# [Directive]
Count the lines in the records below that contain the string "farther", matching case exactly, and reply with only that number.

# [Given entries]
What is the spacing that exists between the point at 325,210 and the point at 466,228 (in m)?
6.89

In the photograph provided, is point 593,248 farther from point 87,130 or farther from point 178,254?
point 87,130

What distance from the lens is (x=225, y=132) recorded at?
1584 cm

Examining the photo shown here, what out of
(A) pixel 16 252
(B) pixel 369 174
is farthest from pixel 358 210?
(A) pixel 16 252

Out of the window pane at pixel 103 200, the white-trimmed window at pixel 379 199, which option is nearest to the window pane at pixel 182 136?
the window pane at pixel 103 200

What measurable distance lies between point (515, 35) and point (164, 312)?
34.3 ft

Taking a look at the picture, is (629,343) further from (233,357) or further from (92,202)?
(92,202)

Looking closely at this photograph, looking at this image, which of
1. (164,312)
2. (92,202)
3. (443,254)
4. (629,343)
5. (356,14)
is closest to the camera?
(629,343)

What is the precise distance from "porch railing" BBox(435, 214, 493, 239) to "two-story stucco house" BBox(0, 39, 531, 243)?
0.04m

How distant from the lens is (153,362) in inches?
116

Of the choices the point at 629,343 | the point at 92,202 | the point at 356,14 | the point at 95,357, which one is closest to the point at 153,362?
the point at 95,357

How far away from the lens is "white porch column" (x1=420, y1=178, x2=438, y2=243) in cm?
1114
* * *
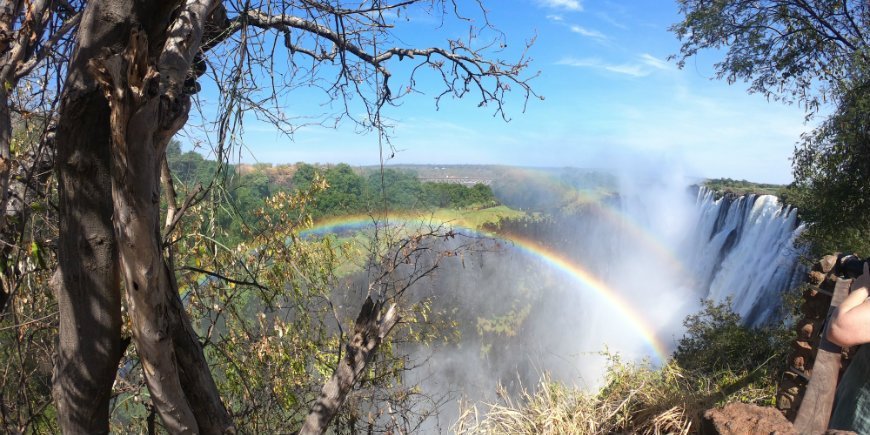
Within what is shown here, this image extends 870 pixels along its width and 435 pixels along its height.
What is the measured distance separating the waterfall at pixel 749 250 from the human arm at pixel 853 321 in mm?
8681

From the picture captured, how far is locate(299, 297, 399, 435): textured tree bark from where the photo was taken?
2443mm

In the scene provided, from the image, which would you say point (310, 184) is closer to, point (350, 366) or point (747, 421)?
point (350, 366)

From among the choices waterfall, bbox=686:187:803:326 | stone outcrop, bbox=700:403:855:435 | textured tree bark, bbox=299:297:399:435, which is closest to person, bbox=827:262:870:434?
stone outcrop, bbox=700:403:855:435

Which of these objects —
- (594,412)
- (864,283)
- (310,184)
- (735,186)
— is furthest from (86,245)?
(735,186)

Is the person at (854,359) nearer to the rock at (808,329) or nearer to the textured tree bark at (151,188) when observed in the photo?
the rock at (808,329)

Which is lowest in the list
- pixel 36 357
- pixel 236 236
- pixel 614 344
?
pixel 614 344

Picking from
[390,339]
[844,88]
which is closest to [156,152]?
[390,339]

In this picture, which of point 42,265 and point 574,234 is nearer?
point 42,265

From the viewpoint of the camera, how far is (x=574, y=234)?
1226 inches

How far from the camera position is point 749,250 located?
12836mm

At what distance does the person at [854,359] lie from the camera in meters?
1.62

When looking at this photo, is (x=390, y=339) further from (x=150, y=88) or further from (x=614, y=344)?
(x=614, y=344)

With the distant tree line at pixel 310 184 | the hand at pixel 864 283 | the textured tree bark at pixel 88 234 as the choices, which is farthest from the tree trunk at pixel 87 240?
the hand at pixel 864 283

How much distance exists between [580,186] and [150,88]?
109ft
...
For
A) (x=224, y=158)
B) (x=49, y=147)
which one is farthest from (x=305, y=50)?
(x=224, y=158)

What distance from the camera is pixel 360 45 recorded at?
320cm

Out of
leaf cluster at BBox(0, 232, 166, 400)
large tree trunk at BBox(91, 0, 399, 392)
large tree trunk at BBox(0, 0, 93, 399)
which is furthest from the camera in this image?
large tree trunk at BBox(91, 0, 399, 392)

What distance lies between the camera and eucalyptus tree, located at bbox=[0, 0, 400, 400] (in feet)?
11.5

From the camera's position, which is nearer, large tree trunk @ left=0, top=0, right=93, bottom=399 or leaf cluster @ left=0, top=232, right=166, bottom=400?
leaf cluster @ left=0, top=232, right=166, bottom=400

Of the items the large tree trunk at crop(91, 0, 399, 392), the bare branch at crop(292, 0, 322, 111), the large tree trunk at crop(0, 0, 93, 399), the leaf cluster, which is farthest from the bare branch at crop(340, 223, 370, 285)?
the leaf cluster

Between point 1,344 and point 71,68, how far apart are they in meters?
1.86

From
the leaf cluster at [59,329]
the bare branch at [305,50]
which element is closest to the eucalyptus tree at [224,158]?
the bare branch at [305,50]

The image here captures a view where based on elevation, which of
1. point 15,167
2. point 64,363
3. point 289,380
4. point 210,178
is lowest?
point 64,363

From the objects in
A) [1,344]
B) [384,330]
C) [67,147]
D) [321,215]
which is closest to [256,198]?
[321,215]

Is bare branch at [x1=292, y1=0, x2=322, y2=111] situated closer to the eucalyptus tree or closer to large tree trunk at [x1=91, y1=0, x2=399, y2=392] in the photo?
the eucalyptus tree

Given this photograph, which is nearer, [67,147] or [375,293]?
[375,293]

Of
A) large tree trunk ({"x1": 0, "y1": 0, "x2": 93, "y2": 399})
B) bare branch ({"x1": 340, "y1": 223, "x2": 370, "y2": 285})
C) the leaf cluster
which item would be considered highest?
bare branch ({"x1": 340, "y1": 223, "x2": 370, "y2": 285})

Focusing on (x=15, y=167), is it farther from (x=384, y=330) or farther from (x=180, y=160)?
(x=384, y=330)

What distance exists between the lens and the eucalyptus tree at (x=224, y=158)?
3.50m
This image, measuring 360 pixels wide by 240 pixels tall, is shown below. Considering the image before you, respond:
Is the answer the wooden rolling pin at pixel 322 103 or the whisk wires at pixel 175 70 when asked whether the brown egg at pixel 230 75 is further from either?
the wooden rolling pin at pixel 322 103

# [Solution for this problem]
2